Problem to solve -> Among the entries below, find the lines that hold the word "strony" and report them.

(Extracted data entries)
*** Block opens ***

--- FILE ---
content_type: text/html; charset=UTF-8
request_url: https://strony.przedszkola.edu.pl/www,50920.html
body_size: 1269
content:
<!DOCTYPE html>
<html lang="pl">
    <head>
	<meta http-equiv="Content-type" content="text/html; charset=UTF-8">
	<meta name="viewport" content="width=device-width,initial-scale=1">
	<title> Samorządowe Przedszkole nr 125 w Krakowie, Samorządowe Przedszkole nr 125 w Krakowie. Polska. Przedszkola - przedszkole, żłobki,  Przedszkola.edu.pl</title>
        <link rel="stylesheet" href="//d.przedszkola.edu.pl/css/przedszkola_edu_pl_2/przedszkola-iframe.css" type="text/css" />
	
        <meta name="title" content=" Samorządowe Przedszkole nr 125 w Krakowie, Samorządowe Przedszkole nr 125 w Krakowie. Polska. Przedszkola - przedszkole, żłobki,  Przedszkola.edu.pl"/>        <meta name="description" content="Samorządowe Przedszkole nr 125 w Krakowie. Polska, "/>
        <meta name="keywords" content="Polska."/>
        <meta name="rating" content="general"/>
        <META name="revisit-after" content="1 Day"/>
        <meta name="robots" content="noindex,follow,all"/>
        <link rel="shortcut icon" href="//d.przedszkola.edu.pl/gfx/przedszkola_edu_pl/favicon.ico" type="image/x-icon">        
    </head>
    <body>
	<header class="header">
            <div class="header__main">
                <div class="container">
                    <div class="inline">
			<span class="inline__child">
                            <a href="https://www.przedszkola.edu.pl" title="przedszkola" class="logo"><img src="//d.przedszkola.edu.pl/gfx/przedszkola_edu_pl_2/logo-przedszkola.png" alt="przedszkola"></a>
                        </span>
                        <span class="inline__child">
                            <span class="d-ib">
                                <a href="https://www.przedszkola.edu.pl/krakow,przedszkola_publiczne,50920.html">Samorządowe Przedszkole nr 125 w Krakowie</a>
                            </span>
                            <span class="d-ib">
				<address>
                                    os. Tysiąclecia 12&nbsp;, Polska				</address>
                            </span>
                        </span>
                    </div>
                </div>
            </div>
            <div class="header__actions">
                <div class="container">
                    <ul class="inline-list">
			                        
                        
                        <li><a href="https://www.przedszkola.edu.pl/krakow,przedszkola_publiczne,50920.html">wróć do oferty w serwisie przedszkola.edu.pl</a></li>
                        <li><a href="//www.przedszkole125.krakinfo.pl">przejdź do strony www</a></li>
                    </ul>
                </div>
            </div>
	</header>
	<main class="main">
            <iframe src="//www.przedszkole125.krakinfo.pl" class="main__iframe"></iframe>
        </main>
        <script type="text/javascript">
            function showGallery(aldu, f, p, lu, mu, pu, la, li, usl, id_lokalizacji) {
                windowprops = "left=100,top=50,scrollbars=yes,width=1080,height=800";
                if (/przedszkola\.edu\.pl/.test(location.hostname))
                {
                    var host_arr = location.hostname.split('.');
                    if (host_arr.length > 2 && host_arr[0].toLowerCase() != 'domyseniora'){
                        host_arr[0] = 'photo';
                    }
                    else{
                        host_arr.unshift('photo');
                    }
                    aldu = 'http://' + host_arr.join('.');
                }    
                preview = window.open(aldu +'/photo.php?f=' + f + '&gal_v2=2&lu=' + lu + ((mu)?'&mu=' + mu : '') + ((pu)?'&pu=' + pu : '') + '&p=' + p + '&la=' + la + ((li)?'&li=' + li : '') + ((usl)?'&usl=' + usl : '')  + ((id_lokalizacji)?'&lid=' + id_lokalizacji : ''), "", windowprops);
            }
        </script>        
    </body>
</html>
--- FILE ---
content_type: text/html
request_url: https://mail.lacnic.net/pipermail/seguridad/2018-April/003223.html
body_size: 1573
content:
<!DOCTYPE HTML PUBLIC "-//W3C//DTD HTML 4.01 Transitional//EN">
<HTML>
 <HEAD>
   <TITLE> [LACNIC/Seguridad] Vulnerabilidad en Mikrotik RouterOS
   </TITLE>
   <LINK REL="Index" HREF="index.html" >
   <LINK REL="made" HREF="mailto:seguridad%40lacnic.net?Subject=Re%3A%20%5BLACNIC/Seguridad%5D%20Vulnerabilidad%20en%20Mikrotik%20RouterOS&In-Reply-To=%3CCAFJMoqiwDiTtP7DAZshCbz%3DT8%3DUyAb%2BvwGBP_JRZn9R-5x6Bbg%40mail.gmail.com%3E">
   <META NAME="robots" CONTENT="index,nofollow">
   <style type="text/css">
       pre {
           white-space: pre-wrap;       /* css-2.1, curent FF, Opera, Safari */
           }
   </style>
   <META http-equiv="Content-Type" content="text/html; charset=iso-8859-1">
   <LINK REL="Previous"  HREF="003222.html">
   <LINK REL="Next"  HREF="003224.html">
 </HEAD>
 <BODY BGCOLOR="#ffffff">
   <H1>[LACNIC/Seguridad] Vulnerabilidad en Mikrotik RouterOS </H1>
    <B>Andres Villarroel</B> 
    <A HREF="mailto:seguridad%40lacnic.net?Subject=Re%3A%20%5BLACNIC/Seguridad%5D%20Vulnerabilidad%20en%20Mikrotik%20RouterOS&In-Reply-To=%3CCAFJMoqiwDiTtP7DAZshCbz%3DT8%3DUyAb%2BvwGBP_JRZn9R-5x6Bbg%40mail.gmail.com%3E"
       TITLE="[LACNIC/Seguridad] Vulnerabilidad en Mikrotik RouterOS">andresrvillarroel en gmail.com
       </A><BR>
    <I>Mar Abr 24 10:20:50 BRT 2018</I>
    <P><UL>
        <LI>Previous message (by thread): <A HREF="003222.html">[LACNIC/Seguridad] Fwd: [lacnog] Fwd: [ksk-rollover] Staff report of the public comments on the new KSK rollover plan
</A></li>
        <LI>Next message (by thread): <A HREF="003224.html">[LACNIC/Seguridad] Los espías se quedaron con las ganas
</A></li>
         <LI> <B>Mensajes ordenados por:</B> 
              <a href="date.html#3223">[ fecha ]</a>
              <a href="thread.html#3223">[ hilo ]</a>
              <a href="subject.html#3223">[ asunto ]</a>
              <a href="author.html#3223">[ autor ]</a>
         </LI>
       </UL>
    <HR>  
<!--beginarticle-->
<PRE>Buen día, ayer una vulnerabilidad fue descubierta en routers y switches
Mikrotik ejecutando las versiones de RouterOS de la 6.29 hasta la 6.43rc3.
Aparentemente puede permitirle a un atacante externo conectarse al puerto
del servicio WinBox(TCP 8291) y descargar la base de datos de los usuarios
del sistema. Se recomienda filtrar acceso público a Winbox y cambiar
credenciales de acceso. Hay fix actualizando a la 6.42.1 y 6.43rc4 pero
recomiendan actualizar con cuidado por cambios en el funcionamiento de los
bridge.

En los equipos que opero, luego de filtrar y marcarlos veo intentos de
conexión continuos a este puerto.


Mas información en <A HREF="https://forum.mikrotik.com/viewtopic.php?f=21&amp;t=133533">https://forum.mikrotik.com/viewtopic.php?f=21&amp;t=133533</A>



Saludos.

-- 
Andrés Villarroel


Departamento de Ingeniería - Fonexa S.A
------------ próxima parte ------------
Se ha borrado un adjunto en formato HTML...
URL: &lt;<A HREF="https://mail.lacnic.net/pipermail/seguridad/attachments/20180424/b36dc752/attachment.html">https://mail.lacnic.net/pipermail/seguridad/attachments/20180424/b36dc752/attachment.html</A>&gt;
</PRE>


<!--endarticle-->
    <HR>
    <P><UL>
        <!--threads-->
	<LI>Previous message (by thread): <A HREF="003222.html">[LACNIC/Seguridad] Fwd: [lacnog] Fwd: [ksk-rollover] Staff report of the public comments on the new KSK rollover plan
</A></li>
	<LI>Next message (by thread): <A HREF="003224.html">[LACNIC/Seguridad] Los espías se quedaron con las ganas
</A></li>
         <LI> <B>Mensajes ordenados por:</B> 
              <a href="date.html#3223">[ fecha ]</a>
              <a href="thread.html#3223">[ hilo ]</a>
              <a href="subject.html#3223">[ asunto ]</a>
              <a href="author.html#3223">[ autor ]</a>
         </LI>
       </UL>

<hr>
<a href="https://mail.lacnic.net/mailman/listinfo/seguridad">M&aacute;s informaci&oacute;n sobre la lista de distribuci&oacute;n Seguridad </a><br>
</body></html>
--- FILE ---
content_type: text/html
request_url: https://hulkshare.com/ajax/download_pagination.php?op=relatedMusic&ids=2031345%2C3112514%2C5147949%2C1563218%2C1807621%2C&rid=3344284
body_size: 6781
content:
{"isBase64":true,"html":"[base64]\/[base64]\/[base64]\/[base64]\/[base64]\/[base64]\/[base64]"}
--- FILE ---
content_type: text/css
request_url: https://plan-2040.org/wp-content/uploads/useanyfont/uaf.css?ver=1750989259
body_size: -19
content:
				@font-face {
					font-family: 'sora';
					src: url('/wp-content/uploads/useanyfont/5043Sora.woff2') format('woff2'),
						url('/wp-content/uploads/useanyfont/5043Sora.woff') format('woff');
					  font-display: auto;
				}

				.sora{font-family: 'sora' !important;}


*** Block closes ***

Your solution ->
request_url: https://strony.przedszkola.edu.pl/www,50920.html
                        <li><a href="//www.przedszkole125.krakinfo.pl">przejdź do strony www</a></li>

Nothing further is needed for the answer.